- [Text segment]
========

To survive and thrive, every organization—from for-profit to non-profit to governmental—has to know how to navigate change. But sadly, 75% of change initiatives will fail, according to a recent study by McKinsey & Co. That means organizations will inevitably suffer, and the leaders of those failed initiatives will get hit with major career setbacks.

Internally, the impact on organizations includes low morale, low trust in leadership, low productivity, and worst of all, low expectations and a lack of confidence in the future. Externally, failures erode trust in management and drive stock prices down. Failed leaders can be reassigned, redeployed, or removed from a company, and their failure follows them until they manage a success that offsets it.

Conversely, leaders who successfully reshape their organizations are sought after and respected. Their organizations aren’t crushed by changes in their industries; rather, they find ways to leverage those changes. Aside from the tangible wins—revenue growth chief among them—there’s a psychological lift when change flourishes. Like a winning sports team, employees become more confident in their individual and collective talents. The ball and the referees’ calls always seem to go their way. Over time, they develop resilience and the confidence to “see over mountains” as new challenges come along.

========

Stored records
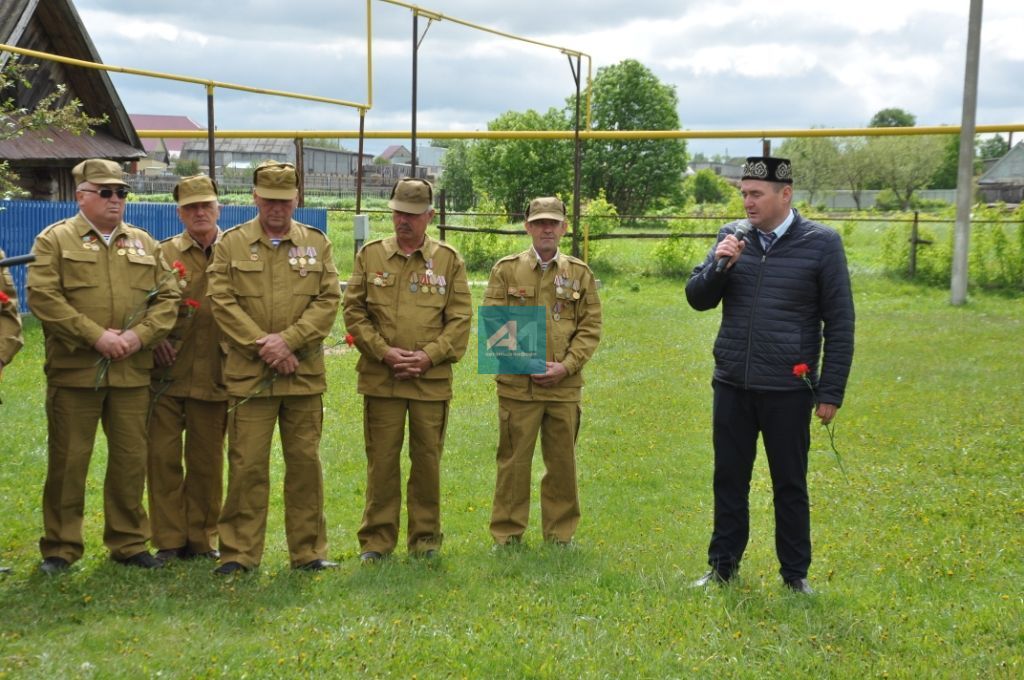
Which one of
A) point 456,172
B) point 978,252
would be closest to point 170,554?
point 978,252

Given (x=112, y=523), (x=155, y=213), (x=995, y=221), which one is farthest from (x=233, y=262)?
(x=995, y=221)

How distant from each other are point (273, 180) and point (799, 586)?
347cm

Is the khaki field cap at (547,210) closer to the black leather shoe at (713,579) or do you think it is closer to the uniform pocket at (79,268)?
the black leather shoe at (713,579)

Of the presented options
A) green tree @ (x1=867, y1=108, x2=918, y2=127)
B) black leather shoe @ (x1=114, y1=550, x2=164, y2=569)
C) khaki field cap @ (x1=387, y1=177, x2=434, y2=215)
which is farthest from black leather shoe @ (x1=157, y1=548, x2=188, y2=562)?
green tree @ (x1=867, y1=108, x2=918, y2=127)

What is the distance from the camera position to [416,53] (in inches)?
627

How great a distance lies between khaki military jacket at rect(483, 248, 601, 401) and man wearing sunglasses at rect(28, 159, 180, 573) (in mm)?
1919

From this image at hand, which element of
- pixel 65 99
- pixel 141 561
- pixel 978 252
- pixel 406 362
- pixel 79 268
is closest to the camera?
pixel 79 268

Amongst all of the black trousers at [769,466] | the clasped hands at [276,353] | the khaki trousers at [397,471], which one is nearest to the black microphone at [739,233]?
the black trousers at [769,466]

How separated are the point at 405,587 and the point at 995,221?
57.4 ft

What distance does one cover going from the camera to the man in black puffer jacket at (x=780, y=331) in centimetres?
529

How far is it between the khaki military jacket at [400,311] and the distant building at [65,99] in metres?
10.4

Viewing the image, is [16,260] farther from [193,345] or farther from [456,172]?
[456,172]

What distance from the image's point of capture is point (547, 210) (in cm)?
632

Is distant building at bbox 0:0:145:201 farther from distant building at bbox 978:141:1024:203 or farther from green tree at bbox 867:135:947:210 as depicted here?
green tree at bbox 867:135:947:210
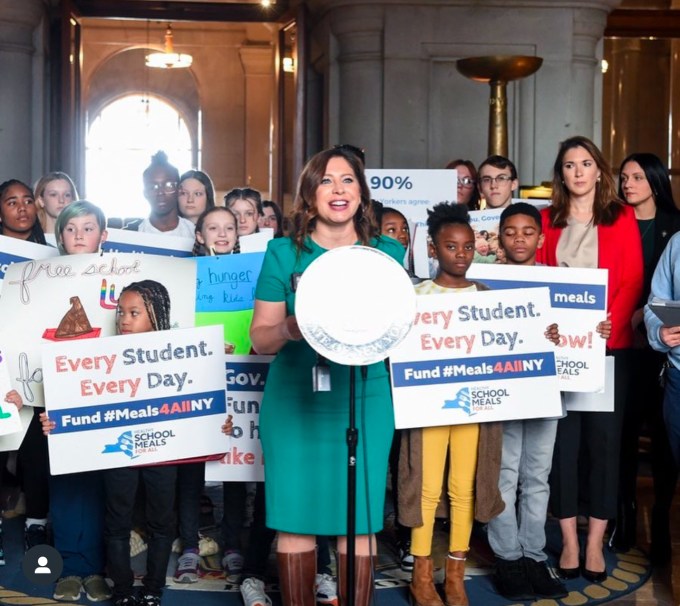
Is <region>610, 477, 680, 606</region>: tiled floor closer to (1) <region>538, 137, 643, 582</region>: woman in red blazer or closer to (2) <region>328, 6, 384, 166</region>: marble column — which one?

========

- [Your task] Retype the full passage on organizational change from the top of the page, word for word.

- [Output for this task]
To survive and thrive, every organization—from for-profit to non-profit to governmental—has to know how to navigate change. But sadly, 75% of change initiatives will fail, according to a recent study by McKinsey & Co. That means organizations will inevitably suffer, and the leaders of those failed initiatives will get hit with major career setbacks.

Internally, the impact on organizations includes low morale, low trust in leadership, low productivity, and worst of all, low expectations and a lack of confidence in the future. Externally, failures erode trust in management and drive stock prices down. Failed leaders can be reassigned, redeployed, or removed from a company, and their failure follows them until they manage a success that offsets it.

Conversely, leaders who successfully reshape their organizations are sought after and respected. Their organizations aren’t crushed by changes in their industries; rather, they find ways to leverage those changes. Aside from the tangible wins—revenue growth chief among them—there’s a psychological lift when change flourishes. Like a winning sports team, employees become more confident in their individual and collective talents. The ball and the referees’ calls always seem to go their way. Over time, they develop resilience and the confidence to “see over mountains” as new challenges come along.